• [Task instructions]
[a] Answer these from the text on risk responses:
(i) What range does the cost curve run across?
(ii) Which response drives the probability of a threat to zero?
(iii) How many of the fourteen risks fall into the epistemic category?
[b] Reproduce word for word the passage of the risk-response text that opens with the words containing "So this week" and closes with "the work is.".

A response with no price is a wish
Twelve weeks of work and here is what has changed on site.
Nothing.
The rock is exactly where it was in Week 1. The wayleave is still unconfirmed. The northern half of the site has still never been drilled. We have a register of fourteen properly written risks, a cost curve running from $875,000 to $1,087,000, and a confidence level that belongs to somebody with a balance sheet.
Every bit of it is analysis. None of it has moved a cubic metre of anything.
So this week the register has to stop describing the project and start changing it.
Four things you can do, and a fifth
There are only four things you can do to a threat, and they are worth naming by what they do to the numbers rather than by the words in a textbook.
Avoid drives the probability to zero, and on a construction project it almost always means changing the design or the method. Move the building off the rock. Use a raft instead of piles. It is the most powerful response and the one least available, because by the time the register exists somebody has usually already bought the design.
Reduce moves the probability, the impact, or both. Order the switchgear early. Hire a standby pump. Put a weekly slot in the diary for design release. This is where most of the work is.
Transfer moves who pays without touching whether it happens. Insurance, a bond, a subcontract clause, a term in the main contract. It looks like the cheapest response on the page and it is the one most often misunderstood, which is why the next two weeks are about nothing else.
Accept means hold the money and get on with it. That is a legitimate answer, and for genuine variability it is usually the only honest one. You cannot manage your way out of February.
And then there is the fifth, which does not appear on the standard list and which Week 8 earned us. For an epistemic risk — one where there is an answer today that nobody has gone and got — the response is not any of the four. It is investigate. Drill. Ask. Write the letter. Nine of the fourteen risks on this job are in that category and between them they carry $63,880 of exposure.
Priced, owned, dated
Whatever the strategy, three things have to appear next to it or it will not happen.
A price, because a response is work and work costs money. If the cost is genuinely zero, write zero — but write it, because a blank means nobody has thought about it.

• [Records from a data collection]
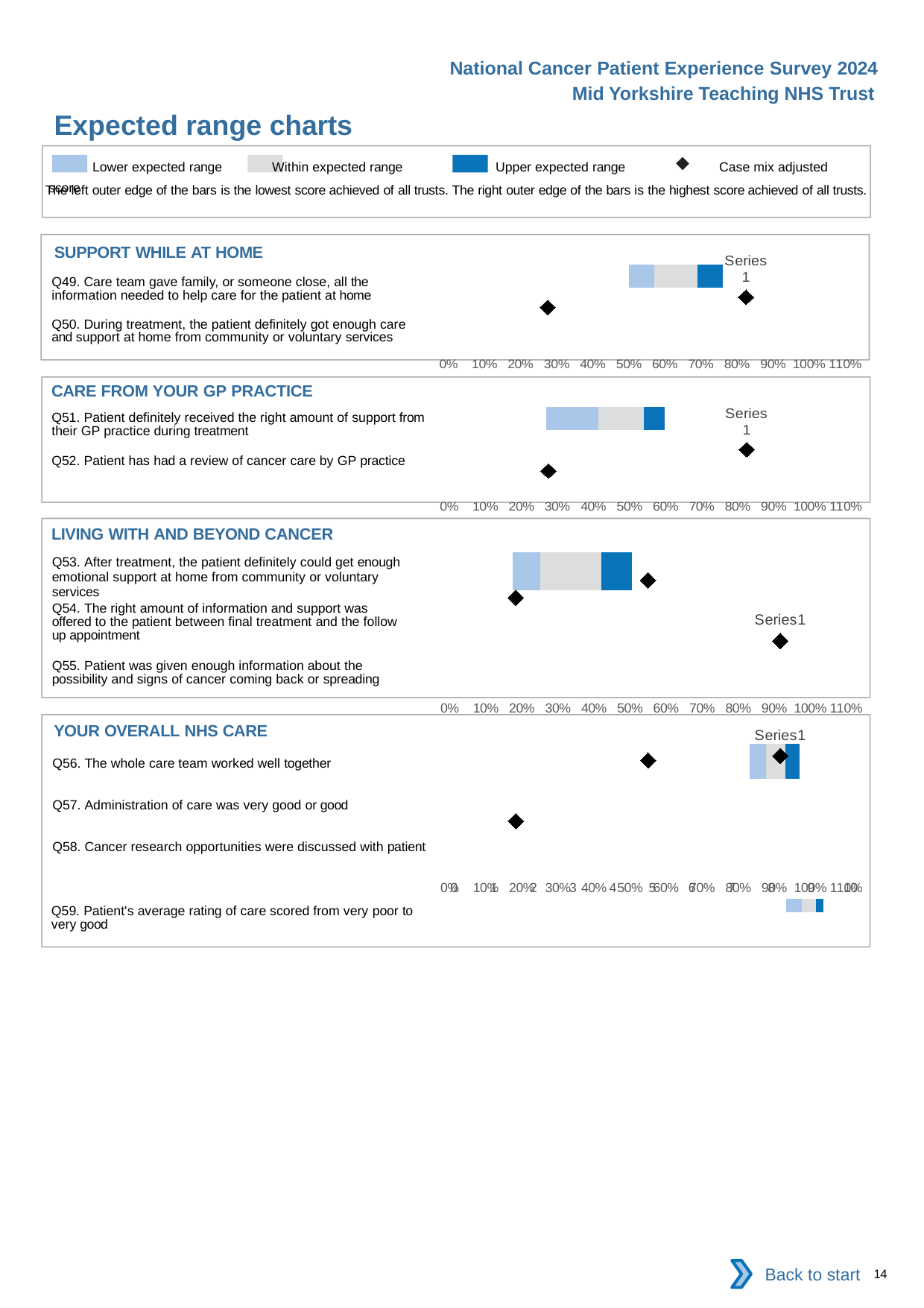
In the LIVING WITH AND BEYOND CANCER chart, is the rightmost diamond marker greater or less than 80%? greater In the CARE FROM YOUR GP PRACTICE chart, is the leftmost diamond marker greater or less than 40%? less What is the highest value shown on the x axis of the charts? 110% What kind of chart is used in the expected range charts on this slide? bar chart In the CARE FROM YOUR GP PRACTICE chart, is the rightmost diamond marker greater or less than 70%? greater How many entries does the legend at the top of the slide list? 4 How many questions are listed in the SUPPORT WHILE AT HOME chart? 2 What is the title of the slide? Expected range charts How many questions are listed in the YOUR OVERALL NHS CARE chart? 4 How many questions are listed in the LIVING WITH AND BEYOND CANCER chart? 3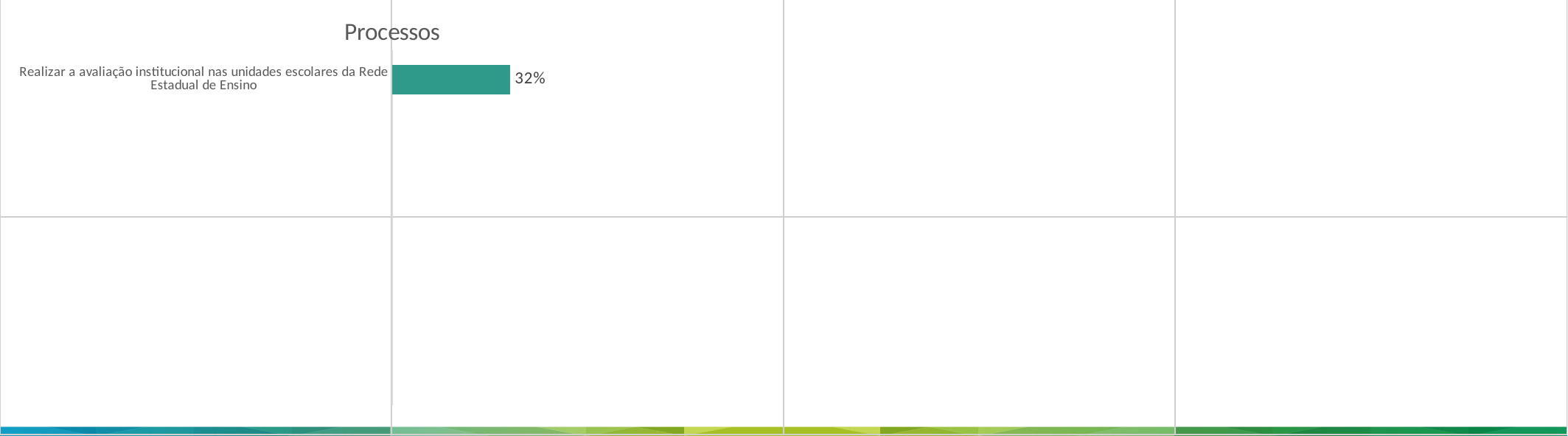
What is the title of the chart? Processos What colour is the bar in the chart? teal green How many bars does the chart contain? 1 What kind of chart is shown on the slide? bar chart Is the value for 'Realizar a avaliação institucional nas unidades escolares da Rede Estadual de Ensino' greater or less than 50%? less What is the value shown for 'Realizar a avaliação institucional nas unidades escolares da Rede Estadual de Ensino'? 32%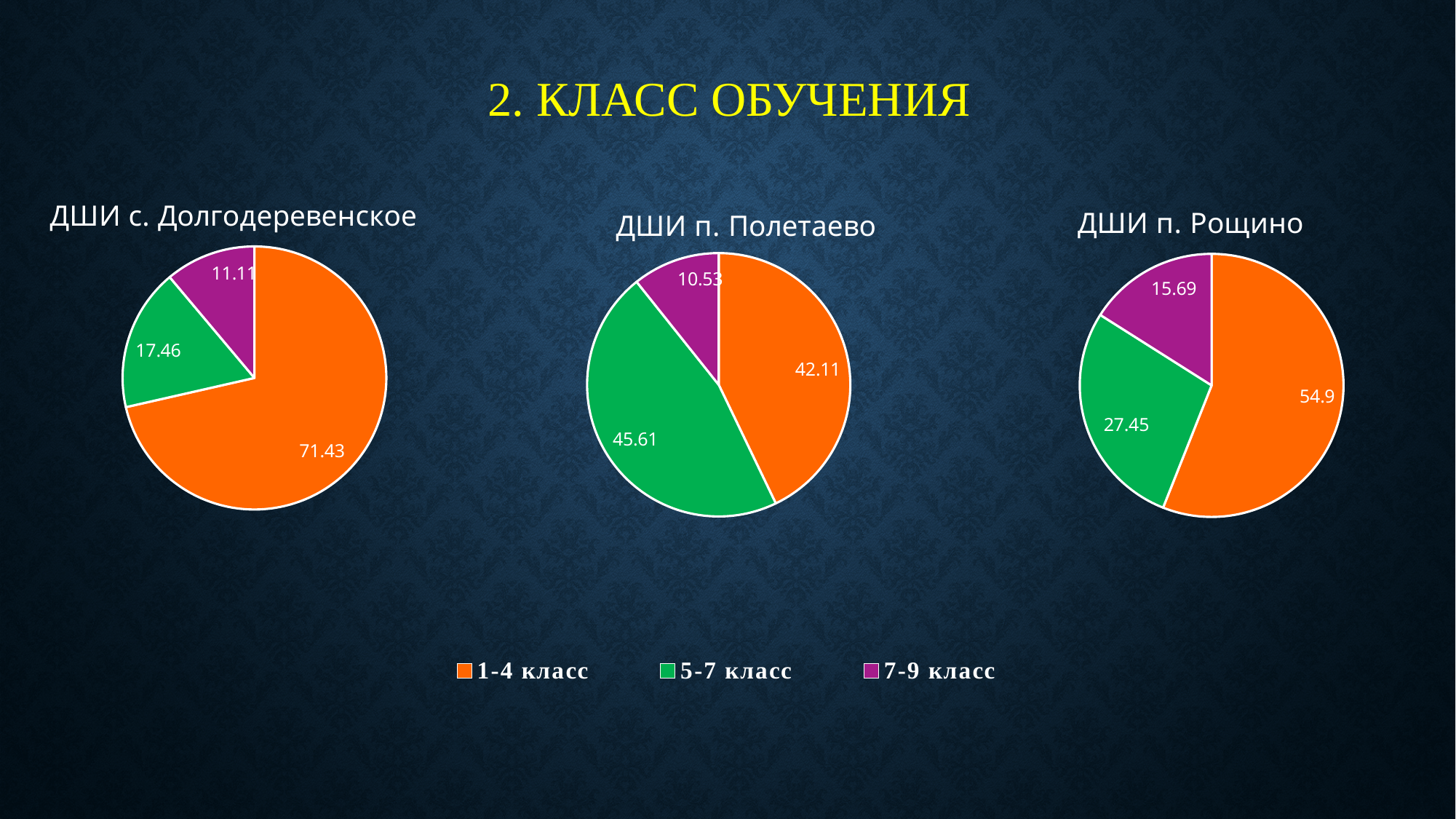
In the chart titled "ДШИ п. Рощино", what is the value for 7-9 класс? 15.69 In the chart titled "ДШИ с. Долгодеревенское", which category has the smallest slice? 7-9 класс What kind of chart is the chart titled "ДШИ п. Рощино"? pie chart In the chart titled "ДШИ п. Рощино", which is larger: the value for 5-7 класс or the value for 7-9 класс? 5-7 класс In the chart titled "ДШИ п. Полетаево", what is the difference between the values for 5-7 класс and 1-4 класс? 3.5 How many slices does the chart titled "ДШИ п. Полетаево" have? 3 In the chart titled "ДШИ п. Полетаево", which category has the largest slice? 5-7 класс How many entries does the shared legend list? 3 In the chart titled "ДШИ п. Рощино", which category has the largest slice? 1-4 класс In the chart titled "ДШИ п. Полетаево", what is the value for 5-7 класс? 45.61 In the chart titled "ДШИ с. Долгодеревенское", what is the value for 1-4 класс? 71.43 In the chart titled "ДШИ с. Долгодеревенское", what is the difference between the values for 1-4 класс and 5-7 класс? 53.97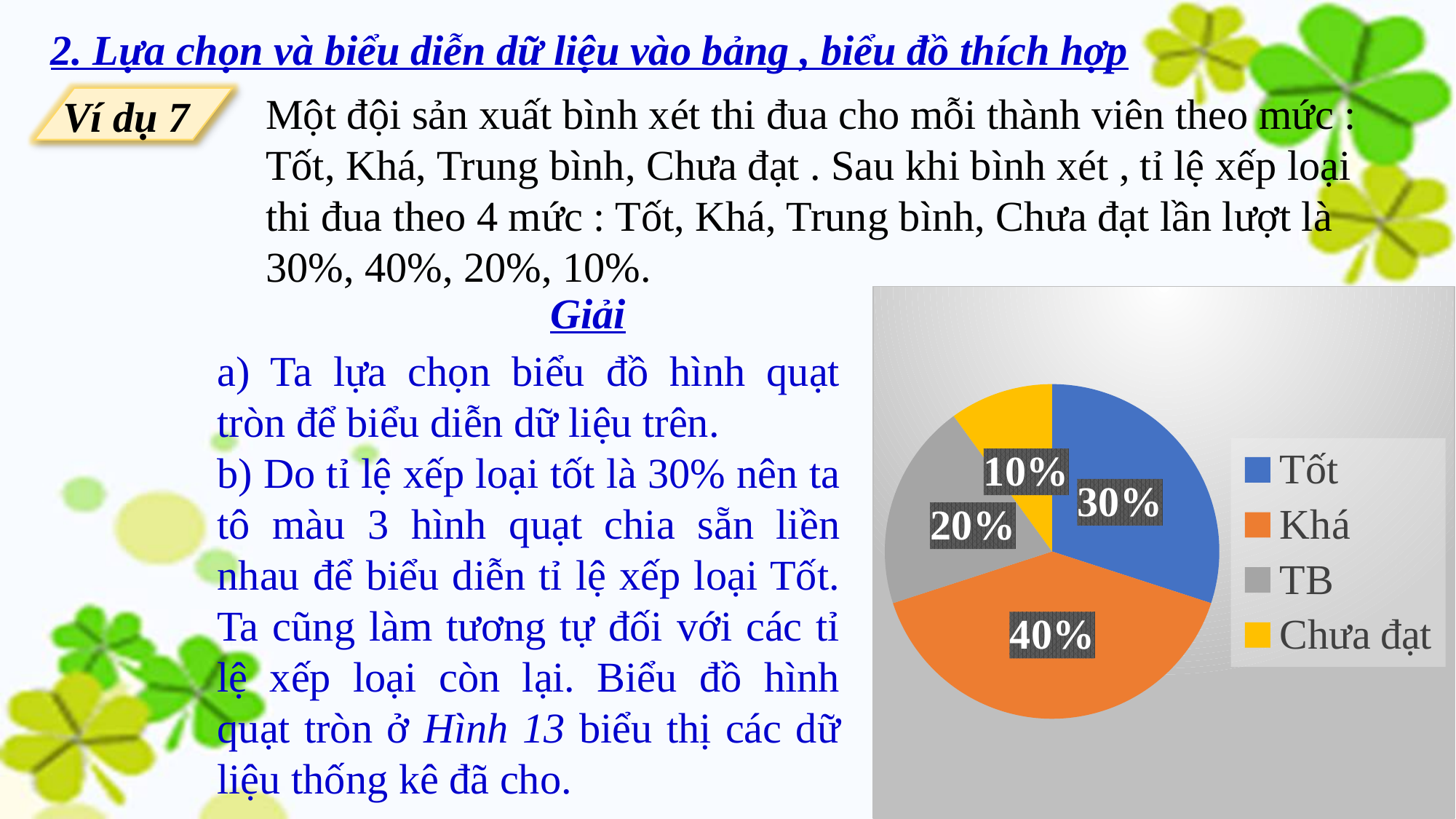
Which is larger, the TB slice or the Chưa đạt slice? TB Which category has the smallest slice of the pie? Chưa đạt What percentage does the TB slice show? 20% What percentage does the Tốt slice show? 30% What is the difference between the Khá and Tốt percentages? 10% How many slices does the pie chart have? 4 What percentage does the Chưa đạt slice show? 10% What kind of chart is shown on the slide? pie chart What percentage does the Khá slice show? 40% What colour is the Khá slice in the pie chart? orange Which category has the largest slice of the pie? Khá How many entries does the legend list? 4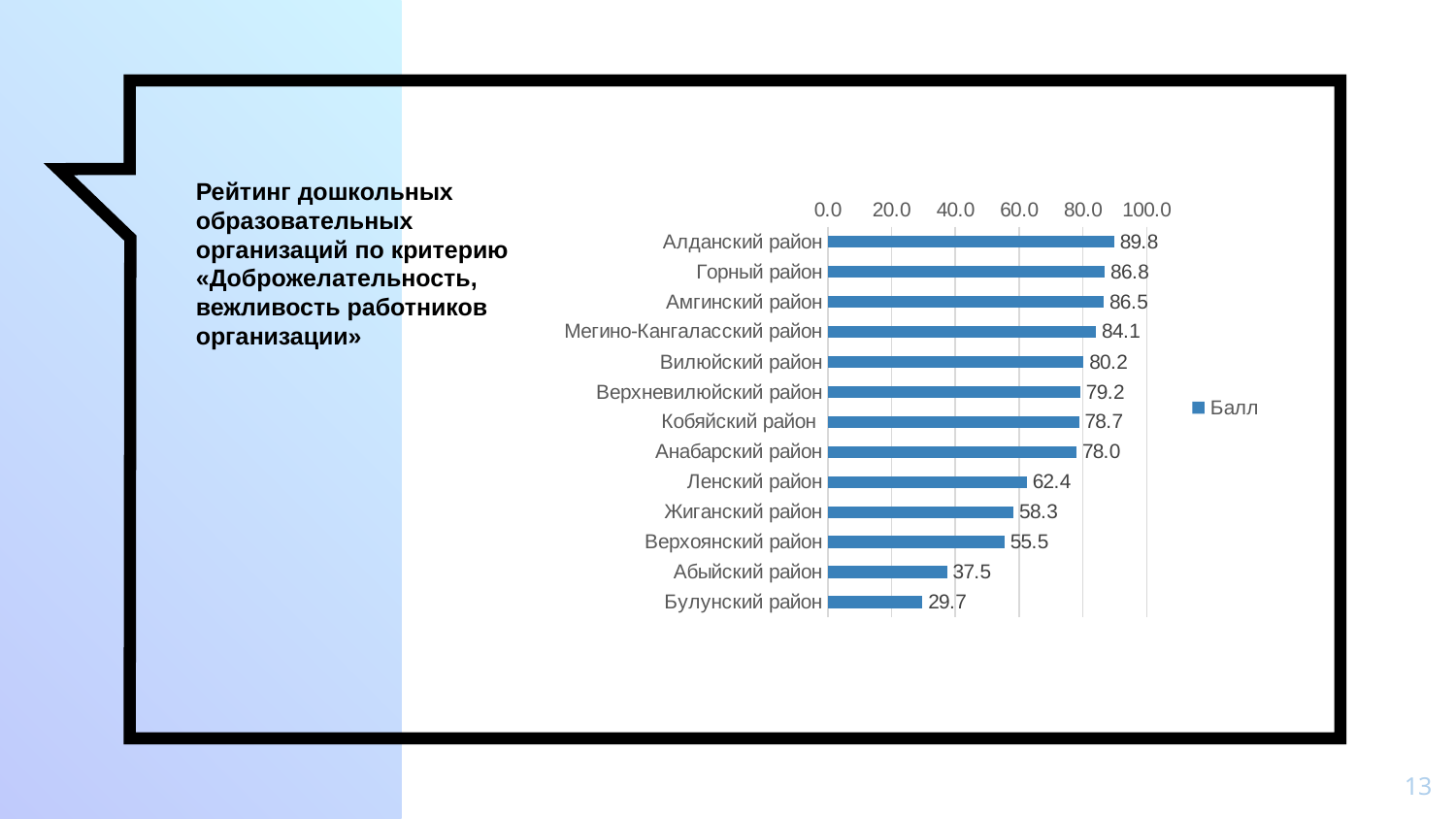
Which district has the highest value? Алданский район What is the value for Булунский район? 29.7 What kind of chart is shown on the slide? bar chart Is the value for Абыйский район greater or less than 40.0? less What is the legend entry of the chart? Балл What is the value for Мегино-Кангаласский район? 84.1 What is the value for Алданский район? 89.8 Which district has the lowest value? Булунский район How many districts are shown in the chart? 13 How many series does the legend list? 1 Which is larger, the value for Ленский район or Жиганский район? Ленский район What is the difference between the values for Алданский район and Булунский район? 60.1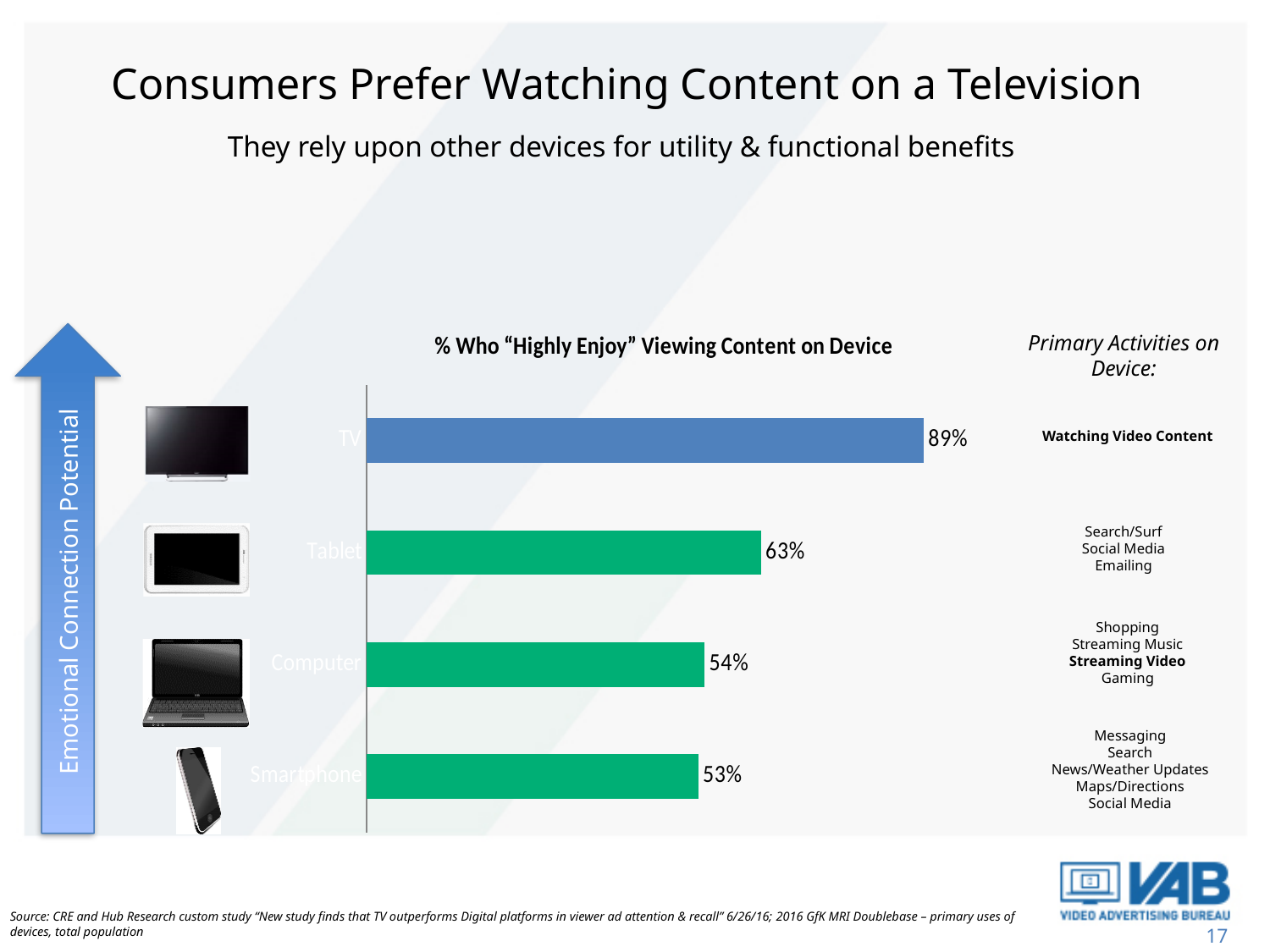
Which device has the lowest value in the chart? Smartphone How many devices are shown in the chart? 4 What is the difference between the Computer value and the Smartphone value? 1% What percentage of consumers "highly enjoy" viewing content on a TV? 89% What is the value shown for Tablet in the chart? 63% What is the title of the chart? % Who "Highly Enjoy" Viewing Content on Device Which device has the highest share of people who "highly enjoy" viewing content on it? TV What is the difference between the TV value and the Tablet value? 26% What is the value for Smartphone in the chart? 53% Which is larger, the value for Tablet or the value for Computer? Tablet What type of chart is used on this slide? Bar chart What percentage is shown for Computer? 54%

• [Solution set]
[a]
(i) From $875,000 to $1,087,000.
(ii) Avoid.
(iii) Nine.

[b]
So this week the register has to stop describing the project and start changing it.
Four things you can do, and a fifth
There are only four things you can do to a threat, and they are worth naming by what they do to the numbers rather than by the words in a textbook.
Avoid drives the probability to zero, and on a construction project it almost always means changing the design or the method. Move the building off the rock. Use a raft instead of piles. It is the most powerful response and the one least available, because by the time the register exists somebody has usually already bought the design.
Reduce moves the probability, the impact, or both. Order the switchgear early. Hire a standby pump. Put a weekly slot in the diary for design release. This is where most of the work is.